Open Knowledge Format (OKF) Reviewed: What Is New in Google's AI Agent Knowledge Format, and What Is Verified?¶
For / Key Points
For: Engineers, data teams, and AI platform owners evaluating internal knowledge bases for agents or enterprise RAG.
Key Points:
- OKF is not a new hosted service. It is an exchange format for agent-readable knowledge, built from Markdown and YAML frontmatter.
- The new part is not the LLM Wiki idea itself, but the decision to standardize only the smallest interoperability surface.
- "Open", "vendor-neutral", and "secure" are still closer to design goals than proven ecosystem outcomes.
Google Cloud published Open Knowledge Format (OKF) on June 13, 2026.1 It is a proposal for representing internal knowledge that AI agents need: table definitions, metrics, runbooks, APIs, and similar context. The shape is deliberately simple: one concept becomes one Markdown file with YAML frontmatter.
This is not a flashy new platform. It is a format. That dullness is exactly why it matters for teams whose agents rebuild the same context on every task.
This article asks one question: what does OKF make new, and which Google claims can be verified as of June 16, 2026?

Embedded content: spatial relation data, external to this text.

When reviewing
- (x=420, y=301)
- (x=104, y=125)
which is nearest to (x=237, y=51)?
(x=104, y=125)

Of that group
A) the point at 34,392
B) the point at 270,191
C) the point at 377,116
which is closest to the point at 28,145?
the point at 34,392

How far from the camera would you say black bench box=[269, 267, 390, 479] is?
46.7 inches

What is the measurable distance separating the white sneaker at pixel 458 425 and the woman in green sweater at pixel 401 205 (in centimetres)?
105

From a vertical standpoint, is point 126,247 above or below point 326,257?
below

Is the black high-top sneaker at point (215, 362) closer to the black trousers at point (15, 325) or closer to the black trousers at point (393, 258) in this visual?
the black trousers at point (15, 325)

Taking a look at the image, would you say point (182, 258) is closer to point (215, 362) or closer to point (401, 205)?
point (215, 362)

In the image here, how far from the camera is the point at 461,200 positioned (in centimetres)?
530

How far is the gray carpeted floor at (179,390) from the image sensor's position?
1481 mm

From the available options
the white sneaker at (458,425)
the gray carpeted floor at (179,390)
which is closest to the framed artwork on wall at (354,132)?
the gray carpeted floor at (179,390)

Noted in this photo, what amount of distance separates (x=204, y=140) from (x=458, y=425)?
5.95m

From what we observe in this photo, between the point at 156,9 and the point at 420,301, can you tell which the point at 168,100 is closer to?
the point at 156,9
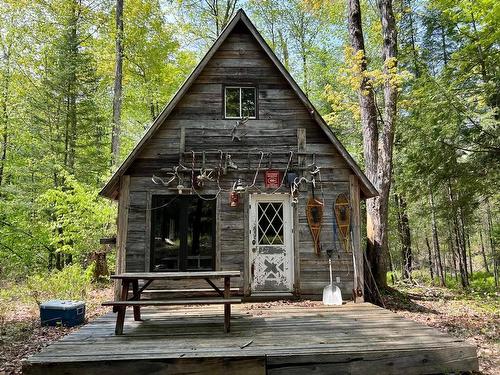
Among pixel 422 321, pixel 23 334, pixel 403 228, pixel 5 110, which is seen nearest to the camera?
pixel 23 334

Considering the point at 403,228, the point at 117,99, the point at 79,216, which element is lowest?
the point at 403,228

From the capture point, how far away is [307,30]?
19.9 m

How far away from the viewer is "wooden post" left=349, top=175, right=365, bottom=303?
752 cm

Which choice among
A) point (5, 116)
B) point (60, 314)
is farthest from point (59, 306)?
point (5, 116)

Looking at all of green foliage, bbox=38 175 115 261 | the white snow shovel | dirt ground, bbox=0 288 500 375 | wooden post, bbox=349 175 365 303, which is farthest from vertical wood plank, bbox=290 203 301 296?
green foliage, bbox=38 175 115 261

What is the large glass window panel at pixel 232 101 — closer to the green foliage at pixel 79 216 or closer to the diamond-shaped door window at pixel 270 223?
the diamond-shaped door window at pixel 270 223

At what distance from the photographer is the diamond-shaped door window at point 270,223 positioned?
7773mm

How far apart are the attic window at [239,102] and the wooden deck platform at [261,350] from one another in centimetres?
471

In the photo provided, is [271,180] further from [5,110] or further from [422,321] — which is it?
[5,110]

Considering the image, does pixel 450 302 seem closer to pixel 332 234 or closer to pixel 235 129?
pixel 332 234

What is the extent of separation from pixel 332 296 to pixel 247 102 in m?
4.61

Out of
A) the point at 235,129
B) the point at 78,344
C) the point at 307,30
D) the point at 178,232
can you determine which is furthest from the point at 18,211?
the point at 307,30

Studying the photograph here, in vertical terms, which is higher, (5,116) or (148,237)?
(5,116)

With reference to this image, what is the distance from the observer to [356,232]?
7.68 meters
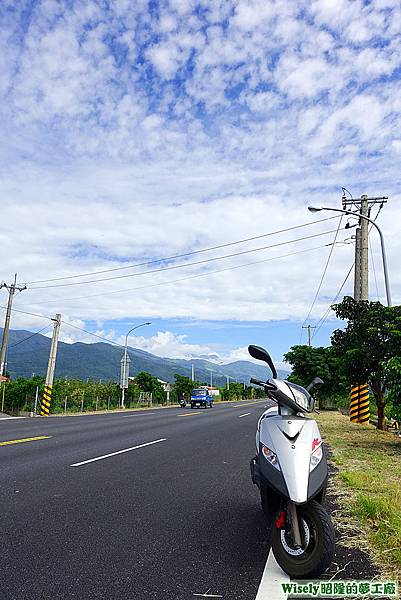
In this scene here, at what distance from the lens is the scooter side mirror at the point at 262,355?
4137 millimetres

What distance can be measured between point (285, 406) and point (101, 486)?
3.65 metres

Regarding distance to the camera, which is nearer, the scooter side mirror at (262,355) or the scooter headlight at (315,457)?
the scooter headlight at (315,457)

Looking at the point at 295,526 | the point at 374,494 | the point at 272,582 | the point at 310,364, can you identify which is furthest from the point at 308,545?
the point at 310,364

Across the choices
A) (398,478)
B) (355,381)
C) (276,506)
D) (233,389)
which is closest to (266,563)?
(276,506)

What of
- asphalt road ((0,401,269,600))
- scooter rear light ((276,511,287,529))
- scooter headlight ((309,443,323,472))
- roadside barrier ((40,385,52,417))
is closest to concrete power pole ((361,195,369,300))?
asphalt road ((0,401,269,600))

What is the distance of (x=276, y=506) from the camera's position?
164 inches

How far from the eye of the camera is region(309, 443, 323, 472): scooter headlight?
3.66 metres

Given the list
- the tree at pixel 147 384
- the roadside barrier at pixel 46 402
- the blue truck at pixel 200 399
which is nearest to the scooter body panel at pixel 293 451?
the roadside barrier at pixel 46 402

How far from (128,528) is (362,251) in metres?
16.0

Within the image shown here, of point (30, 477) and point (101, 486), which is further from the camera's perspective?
point (30, 477)

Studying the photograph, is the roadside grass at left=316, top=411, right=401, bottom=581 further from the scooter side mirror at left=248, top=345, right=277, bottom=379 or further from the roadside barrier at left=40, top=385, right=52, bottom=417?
the roadside barrier at left=40, top=385, right=52, bottom=417

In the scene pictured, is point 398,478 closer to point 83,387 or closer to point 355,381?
point 355,381

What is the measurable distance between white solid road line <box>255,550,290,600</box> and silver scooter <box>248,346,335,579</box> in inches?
3.4

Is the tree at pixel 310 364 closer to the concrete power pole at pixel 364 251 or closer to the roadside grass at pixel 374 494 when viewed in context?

What Problem OKF Is Trying to Solve¶
Smarter models still fail when the organizational context is scattered. Ask an agent how to compute weekly active users, and the answer rarely lives in one place. The table meaning may be in a metadata catalog, the metric logic in a wiki, the edge cases in code comments, and the real interpretation in a senior engineer's memory.

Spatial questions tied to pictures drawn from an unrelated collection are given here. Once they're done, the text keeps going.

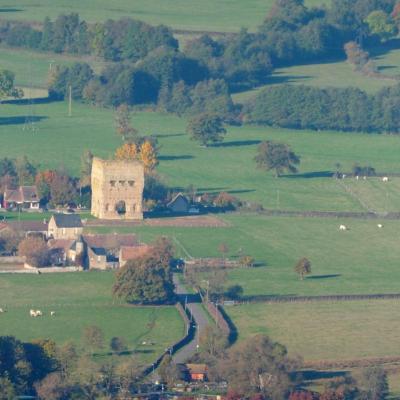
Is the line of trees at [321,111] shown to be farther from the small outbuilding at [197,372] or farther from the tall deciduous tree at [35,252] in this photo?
the small outbuilding at [197,372]

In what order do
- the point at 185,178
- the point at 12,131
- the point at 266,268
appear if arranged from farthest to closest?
the point at 12,131, the point at 185,178, the point at 266,268

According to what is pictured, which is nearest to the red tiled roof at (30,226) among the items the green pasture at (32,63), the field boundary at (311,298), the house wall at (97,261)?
the house wall at (97,261)

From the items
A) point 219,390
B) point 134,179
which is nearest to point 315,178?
point 134,179

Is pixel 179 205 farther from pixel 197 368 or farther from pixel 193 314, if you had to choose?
pixel 197 368

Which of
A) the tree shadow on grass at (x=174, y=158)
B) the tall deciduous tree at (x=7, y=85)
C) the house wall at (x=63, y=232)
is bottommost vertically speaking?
the house wall at (x=63, y=232)

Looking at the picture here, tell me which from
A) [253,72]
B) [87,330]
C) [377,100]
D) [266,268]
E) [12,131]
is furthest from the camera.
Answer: [253,72]

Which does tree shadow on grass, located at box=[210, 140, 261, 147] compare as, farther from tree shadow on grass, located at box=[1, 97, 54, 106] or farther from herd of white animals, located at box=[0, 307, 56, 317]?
herd of white animals, located at box=[0, 307, 56, 317]

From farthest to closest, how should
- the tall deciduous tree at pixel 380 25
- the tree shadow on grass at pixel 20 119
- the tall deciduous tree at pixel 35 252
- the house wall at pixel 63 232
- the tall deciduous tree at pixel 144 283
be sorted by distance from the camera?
the tall deciduous tree at pixel 380 25 < the tree shadow on grass at pixel 20 119 < the house wall at pixel 63 232 < the tall deciduous tree at pixel 35 252 < the tall deciduous tree at pixel 144 283

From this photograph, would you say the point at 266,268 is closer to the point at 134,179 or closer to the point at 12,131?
the point at 134,179
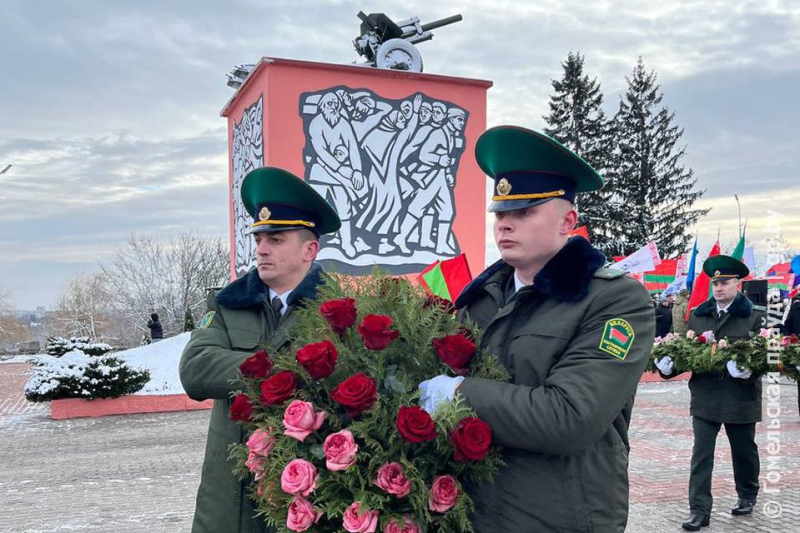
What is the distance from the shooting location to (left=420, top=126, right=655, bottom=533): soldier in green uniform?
1956 millimetres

The agent must assemble context across catalog APIs, wiki pages, source code, and vendor-specific schemas. Google Cloud calls this the context-assembly problem.1 The deeper issue is that knowledge is trapped inside the surfaces that created it.
OKF puts a common container around that knowledge. It does not ask every team to migrate into one database. It asks producers to expose knowledge as human- and agent-readable Markdown files that can move between tools.
What OKF Actually Is¶
An OKF bundle is a directory of Markdown files, one file per concept. A concept can be a table, dataset, metric, API, runbook, playbook, or abstract business idea. The concept ID is the file path without the .md suffix.2
sales/
├── index.md
├── datasets/
│ └── orders_db.md
├── tables/
│ ├── orders.md
│ └── customers.md
└── metrics/
└── weekly_active_users.md
Each file has YAML frontmatter for structured fields and a Markdown body for everything else. The only required field is type. Fields such as title, description, resource, tags, and timestamp are recommended, not mandatory.2
---
type: BigQuery Table
title: Orders
description: One row per completed customer order.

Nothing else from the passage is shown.